[Data for analysis — start]

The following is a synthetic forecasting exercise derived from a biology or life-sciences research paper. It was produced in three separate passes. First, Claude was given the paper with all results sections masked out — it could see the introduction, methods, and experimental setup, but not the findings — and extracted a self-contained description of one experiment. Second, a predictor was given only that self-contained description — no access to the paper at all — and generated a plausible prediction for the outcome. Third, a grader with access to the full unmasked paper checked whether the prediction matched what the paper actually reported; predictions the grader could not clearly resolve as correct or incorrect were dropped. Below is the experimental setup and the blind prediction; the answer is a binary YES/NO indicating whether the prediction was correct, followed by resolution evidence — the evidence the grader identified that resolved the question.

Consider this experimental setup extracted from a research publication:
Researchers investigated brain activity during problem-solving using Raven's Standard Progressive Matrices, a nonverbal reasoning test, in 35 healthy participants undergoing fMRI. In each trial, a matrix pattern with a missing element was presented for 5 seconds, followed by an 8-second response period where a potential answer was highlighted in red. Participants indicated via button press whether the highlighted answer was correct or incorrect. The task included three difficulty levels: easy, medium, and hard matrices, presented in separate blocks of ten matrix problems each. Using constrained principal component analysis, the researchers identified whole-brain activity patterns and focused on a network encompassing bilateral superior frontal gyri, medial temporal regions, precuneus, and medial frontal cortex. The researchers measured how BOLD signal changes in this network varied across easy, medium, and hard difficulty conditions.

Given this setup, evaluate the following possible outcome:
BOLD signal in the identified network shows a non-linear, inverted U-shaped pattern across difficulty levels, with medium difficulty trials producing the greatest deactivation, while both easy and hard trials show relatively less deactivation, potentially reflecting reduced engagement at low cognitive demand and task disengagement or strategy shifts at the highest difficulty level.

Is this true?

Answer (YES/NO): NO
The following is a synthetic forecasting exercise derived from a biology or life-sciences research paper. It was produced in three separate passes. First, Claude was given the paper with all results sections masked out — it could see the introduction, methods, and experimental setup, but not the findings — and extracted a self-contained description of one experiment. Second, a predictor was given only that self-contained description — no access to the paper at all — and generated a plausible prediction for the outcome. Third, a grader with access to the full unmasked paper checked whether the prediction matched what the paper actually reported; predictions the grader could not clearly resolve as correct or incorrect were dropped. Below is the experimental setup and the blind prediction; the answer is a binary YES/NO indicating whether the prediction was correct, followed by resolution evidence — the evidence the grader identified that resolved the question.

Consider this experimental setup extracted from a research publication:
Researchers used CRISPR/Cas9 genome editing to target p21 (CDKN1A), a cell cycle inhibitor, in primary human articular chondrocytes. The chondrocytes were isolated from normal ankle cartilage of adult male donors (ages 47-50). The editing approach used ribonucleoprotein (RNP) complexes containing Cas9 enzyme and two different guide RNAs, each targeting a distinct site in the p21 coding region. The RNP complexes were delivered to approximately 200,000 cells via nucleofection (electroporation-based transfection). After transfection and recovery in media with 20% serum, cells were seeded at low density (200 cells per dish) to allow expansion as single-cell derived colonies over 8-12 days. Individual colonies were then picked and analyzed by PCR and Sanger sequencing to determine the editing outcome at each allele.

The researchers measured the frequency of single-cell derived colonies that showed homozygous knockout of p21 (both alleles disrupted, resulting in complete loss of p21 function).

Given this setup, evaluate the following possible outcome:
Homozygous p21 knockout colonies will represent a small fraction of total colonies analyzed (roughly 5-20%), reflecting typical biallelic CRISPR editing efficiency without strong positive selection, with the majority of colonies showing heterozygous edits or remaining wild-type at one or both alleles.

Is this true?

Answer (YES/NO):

[Data for analysis — finish]
[Data for analysis — start]

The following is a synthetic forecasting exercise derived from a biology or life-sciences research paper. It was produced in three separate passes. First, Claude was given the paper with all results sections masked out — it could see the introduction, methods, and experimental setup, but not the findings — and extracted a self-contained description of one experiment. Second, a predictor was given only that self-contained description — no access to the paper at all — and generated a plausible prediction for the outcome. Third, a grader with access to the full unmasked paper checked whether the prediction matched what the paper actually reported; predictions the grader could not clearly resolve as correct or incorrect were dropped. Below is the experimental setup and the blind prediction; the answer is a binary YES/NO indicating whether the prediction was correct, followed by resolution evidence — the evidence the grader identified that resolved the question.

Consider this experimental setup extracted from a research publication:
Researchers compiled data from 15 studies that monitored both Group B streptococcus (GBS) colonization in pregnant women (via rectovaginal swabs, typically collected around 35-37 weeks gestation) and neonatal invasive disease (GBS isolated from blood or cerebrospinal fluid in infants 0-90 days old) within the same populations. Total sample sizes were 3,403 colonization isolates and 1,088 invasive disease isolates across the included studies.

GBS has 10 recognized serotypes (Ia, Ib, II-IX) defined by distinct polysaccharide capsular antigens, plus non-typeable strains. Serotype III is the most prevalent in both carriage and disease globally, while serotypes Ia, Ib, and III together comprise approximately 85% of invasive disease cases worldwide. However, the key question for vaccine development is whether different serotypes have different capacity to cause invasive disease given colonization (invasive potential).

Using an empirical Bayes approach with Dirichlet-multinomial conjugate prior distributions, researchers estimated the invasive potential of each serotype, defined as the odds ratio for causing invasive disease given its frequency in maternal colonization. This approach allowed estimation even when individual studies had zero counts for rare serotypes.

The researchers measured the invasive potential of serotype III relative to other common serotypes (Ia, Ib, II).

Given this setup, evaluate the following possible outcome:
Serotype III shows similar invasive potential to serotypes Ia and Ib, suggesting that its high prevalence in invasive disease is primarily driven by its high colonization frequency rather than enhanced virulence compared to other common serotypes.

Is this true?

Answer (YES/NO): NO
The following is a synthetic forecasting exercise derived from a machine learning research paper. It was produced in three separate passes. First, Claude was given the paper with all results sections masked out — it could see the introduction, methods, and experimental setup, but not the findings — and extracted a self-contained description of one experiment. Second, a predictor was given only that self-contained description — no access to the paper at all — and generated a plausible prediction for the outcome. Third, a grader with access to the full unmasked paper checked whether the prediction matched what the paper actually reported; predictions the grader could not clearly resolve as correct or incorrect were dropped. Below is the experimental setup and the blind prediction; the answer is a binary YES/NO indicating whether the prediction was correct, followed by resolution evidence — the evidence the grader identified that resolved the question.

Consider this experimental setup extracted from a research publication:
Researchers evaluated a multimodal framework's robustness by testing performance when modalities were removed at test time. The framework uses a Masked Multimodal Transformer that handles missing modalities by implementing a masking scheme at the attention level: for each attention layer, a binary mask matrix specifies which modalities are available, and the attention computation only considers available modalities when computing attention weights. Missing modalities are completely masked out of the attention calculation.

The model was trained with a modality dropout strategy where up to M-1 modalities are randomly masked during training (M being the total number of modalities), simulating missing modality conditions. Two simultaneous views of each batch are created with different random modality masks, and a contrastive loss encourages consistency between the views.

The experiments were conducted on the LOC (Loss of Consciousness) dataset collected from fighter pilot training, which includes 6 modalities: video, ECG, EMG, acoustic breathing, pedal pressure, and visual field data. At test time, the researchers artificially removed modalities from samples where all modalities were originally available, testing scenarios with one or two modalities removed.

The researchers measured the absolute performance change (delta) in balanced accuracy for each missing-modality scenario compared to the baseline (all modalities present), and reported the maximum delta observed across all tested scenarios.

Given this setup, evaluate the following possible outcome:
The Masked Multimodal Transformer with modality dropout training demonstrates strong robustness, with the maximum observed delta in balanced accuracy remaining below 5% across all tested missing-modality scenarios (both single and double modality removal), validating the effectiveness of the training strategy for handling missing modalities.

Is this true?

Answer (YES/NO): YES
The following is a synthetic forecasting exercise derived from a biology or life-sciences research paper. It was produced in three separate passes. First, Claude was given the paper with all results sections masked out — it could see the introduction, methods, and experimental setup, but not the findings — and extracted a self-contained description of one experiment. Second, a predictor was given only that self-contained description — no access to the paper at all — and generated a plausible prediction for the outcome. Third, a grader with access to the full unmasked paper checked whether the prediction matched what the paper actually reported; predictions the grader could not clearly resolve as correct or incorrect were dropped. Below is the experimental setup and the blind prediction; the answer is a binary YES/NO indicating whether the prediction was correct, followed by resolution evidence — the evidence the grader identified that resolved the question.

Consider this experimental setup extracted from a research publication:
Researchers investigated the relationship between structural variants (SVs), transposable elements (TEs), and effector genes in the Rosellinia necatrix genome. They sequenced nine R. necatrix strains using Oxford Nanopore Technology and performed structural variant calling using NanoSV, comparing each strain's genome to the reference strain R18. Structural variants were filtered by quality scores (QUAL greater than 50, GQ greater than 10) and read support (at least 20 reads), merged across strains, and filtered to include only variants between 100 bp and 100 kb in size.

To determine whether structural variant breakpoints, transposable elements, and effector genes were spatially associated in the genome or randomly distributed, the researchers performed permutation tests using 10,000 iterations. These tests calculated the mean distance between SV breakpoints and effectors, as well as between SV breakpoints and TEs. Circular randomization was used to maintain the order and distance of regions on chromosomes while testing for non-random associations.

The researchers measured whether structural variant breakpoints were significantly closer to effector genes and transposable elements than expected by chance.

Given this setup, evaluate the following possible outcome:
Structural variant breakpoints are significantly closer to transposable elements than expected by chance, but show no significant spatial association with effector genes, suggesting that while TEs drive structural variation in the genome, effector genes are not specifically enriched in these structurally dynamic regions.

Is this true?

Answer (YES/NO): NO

[Data for analysis — finish]

▶ _Problem requirements_
Go through the entries above and report every line in which the word "knockout" appears.

▶ _Response to this exercise_
The researchers measured the frequency of single-cell derived colonies that showed homozygous knockout of p21 (both alleles disrupted, resulting in complete loss of p21 function).
Homozygous p21 knockout colonies will represent a small fraction of total colonies analyzed (roughly 5-20%), reflecting typical biallelic CRISPR editing efficiency without strong positive selection, with the majority of colonies showing heterozygous edits or remaining wild-type at one or both alleles.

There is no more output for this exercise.